=== Stated problem ===
Format the records from the line holding "In this image featuring" through the final line of the records, both included, as a JSON list of strings containing one string per line, with blank lines omitted.

>> Begin The input

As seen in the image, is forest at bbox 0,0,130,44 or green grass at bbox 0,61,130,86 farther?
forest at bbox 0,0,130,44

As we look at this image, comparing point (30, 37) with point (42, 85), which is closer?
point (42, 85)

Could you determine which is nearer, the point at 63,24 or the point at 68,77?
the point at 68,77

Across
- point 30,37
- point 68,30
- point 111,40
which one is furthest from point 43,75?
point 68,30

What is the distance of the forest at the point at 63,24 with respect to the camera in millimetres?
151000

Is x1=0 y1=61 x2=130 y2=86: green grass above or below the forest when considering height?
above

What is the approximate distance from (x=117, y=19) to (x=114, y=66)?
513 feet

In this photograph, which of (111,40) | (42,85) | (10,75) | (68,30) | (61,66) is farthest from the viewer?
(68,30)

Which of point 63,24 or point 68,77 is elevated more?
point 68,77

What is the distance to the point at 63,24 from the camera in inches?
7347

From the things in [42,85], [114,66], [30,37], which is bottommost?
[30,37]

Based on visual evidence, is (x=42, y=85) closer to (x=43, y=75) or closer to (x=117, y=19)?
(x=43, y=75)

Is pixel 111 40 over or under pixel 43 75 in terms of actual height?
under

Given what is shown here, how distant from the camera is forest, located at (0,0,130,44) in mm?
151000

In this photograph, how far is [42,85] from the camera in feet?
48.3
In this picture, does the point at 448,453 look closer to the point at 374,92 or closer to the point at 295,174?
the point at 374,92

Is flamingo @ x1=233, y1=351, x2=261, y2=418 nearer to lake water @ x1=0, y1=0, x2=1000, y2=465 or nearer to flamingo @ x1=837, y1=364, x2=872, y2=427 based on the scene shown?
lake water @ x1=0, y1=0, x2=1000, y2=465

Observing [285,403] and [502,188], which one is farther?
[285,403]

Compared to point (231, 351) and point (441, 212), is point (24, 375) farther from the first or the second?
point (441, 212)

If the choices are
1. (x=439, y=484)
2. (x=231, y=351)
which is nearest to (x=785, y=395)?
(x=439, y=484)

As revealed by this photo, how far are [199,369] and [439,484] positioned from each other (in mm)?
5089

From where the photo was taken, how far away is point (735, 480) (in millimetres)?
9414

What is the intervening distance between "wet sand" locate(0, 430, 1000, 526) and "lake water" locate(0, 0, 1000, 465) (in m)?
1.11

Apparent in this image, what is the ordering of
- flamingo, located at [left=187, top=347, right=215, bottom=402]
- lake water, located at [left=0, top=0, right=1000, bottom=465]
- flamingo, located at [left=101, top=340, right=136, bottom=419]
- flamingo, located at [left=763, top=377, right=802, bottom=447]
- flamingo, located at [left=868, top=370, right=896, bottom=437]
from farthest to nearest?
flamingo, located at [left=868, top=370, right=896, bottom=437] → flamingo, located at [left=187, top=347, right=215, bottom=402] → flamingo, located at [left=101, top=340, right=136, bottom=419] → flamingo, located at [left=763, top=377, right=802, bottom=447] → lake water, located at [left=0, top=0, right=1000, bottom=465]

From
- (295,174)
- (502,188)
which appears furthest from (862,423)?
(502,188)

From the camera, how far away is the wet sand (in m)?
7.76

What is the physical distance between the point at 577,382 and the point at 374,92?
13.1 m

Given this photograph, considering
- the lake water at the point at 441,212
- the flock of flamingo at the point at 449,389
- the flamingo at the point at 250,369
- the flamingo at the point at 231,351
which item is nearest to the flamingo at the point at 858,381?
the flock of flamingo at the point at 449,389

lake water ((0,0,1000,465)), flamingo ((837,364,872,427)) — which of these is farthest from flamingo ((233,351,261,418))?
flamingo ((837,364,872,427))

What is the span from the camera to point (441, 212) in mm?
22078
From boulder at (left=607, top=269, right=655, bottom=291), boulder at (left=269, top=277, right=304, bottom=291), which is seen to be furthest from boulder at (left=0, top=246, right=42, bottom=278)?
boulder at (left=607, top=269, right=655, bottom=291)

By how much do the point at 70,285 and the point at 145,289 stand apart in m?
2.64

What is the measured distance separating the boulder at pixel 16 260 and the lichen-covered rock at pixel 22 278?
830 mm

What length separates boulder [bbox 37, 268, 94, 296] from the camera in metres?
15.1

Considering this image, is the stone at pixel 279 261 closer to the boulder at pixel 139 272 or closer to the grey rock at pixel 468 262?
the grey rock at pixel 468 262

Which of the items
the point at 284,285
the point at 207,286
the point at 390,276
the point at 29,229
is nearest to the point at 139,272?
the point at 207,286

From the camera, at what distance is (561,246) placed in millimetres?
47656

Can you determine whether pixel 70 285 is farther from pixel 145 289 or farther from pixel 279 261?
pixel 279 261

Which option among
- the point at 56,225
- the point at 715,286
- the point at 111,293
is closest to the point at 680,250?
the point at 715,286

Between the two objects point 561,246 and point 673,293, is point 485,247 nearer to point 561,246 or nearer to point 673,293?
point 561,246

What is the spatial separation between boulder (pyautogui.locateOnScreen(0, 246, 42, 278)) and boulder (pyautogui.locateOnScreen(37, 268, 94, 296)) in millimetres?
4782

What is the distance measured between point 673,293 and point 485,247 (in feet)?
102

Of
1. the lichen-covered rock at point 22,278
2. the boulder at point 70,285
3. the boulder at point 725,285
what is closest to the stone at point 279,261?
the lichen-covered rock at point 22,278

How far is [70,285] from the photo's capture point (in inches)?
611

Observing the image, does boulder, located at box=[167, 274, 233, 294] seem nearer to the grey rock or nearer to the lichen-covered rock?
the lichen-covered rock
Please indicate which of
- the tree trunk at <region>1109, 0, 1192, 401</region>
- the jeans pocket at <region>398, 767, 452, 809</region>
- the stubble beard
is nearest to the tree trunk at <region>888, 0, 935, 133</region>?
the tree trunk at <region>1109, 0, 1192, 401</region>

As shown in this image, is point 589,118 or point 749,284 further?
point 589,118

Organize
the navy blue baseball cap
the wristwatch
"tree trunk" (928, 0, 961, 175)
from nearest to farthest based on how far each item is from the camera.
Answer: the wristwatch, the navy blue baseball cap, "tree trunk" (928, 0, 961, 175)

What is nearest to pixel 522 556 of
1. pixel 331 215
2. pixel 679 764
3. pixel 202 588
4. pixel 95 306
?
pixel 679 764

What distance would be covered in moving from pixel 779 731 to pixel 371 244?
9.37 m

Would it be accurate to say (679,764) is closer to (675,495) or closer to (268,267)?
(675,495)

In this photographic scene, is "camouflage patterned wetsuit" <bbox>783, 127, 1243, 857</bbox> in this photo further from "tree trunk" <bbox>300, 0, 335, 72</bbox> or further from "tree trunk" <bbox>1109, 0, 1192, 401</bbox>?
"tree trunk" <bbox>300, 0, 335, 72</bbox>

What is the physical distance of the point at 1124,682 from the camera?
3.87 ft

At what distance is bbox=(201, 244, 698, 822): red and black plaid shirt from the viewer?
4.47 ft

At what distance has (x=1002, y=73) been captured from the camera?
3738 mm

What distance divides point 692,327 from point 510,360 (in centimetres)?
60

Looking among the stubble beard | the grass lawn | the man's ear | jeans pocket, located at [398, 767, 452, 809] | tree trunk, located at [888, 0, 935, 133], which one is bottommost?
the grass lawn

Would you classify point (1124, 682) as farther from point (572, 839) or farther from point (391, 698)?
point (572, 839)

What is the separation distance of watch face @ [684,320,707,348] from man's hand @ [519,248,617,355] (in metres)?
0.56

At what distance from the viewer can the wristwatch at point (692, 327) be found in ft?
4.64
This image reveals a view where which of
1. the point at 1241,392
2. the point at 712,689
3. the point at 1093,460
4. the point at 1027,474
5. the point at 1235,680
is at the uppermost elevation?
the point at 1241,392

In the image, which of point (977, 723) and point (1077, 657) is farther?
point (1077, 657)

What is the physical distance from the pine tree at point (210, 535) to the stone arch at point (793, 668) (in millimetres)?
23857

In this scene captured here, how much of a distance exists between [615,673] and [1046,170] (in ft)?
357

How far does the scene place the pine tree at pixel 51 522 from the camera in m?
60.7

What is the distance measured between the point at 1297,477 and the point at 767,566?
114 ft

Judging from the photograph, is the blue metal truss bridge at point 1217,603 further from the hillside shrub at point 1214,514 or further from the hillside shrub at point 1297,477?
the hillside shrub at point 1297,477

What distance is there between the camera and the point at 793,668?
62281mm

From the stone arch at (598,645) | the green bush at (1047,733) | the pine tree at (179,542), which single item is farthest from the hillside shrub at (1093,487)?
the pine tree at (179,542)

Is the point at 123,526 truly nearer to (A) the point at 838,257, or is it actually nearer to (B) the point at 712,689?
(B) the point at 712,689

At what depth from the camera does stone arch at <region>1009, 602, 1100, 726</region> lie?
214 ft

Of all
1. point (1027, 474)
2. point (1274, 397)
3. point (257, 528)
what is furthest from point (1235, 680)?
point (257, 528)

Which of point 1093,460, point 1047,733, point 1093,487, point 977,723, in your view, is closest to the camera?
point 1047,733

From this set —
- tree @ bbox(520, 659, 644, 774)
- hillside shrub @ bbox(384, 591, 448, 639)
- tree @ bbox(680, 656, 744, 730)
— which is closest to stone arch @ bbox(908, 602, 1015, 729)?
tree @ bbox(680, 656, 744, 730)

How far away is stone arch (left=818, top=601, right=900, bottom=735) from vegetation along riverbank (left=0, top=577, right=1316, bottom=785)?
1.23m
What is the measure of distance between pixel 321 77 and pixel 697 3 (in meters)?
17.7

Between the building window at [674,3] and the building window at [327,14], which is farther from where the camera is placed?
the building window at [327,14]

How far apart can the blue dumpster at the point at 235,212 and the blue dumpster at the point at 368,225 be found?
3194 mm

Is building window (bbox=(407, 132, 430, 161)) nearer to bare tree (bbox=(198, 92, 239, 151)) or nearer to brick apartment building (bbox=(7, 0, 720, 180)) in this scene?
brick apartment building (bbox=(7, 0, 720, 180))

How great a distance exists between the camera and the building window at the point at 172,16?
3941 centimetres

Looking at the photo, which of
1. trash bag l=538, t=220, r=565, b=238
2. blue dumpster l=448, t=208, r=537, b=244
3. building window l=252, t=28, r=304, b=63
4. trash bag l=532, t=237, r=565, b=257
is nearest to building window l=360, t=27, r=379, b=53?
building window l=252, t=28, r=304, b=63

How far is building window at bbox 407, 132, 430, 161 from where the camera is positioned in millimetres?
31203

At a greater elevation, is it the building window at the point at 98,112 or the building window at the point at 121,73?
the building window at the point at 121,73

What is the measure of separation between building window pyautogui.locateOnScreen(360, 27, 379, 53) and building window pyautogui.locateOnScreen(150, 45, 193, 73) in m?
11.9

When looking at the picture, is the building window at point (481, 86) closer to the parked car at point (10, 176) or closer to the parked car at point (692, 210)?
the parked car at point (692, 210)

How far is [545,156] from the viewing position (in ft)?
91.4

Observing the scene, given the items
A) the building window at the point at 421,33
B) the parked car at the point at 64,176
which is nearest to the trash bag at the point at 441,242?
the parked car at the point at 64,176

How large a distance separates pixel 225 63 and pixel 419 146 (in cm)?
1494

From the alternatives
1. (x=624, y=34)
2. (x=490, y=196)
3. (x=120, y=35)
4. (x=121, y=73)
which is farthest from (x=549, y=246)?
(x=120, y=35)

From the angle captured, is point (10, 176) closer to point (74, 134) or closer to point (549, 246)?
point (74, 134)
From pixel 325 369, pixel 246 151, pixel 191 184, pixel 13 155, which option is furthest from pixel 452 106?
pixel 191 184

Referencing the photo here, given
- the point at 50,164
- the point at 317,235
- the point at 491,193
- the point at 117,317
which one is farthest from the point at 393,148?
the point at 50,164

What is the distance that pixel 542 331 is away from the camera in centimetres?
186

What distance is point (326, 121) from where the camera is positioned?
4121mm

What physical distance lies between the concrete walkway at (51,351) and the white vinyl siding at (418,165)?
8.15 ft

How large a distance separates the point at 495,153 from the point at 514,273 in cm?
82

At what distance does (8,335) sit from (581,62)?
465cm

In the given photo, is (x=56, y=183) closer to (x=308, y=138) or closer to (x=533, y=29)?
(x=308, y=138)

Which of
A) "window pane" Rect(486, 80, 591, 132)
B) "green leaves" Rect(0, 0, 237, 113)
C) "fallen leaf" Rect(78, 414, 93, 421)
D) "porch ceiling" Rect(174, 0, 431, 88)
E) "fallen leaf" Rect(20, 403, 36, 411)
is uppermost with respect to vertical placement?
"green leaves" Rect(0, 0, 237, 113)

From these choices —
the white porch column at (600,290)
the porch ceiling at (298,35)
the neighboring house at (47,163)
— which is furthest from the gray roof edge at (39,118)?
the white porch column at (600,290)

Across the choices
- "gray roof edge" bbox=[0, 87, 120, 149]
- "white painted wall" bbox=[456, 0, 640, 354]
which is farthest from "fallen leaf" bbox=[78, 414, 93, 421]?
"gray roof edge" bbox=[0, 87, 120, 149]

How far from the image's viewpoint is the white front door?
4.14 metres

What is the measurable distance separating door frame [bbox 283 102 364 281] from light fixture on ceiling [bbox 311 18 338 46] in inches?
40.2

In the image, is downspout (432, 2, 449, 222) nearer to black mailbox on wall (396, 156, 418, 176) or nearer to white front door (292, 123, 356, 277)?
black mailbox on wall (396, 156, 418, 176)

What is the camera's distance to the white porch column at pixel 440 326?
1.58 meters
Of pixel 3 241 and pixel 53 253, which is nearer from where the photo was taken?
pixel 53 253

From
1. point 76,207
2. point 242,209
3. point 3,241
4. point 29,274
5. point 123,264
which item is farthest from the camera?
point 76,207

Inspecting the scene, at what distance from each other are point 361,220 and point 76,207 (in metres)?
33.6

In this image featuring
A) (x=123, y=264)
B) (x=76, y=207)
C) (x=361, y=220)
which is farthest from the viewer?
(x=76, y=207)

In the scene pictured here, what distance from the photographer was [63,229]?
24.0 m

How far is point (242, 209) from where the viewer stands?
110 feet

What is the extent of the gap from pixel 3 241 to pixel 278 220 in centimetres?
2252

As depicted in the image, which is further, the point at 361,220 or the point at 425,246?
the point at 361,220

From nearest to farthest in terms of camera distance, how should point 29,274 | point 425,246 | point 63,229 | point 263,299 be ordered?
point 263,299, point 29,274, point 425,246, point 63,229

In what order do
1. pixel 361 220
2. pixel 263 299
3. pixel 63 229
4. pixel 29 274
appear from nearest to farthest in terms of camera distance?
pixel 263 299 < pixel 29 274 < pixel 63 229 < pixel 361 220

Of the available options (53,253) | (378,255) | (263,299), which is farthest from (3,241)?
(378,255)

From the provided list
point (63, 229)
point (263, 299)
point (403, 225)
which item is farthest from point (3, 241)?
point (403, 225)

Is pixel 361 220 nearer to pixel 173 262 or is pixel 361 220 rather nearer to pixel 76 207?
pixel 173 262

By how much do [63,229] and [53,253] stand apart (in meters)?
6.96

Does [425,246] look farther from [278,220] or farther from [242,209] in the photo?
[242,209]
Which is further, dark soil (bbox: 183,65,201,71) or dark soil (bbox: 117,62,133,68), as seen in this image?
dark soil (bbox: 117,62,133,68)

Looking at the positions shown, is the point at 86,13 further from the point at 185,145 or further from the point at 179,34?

>> End The input

=== Result below ===
[
  "In this image featuring",
  "A) (x=123, y=264)",
  "B) (x=76, y=207)",
  "C) (x=361, y=220)",
  "which is farthest from the viewer?",
  "(x=76, y=207)",
  "In the scene pictured here, what distance from the photographer was [63,229]?",
  "24.0 m",
  "How far is point (242, 209) from where the viewer stands?",
  "110 feet",
  "What is the extent of the gap from pixel 3 241 to pixel 278 220 in centimetres?",
  "2252",
  "As depicted in the image, which is further, the point at 361,220 or the point at 425,246?",
  "the point at 361,220",
  "From nearest to farthest in terms of camera distance, how should point 29,274 | point 425,246 | point 63,229 | point 263,299 be ordered?",
  "point 263,299, point 29,274, point 425,246, point 63,229",
  "In what order do",
  "1. pixel 361 220",
  "2. pixel 263 299",
  "3. pixel 63 229",
  "4. pixel 29 274",
  "appear from nearest to farthest in terms of camera distance?",
  "pixel 263 299 < pixel 29 274 < pixel 63 229 < pixel 361 220",
  "Of the available options (53,253) | (378,255) | (263,299), which is farthest from (3,241)?",
  "(378,255)",
  "From the provided list",
  "point (63, 229)",
  "point (263, 299)",
  "point (403, 225)",
  "which item is farthest from point (3, 241)?",
  "point (403, 225)",
  "Is pixel 361 220 nearer to pixel 173 262 or is pixel 361 220 rather nearer to pixel 76 207?",
  "pixel 173 262",
  "By how much do [63,229] and [53,253] stand apart (in meters)?",
  "6.96",
  "Does [425,246] look farther from [278,220] or farther from [242,209] in the photo?",
  "[242,209]",
  "Which is further, dark soil (bbox: 183,65,201,71) or dark soil (bbox: 117,62,133,68), as seen in this image?",
  "dark soil (bbox: 117,62,133,68)",
  "Looking at the positions shown, is the point at 86,13 further from the point at 185,145 or further from the point at 179,34?"
]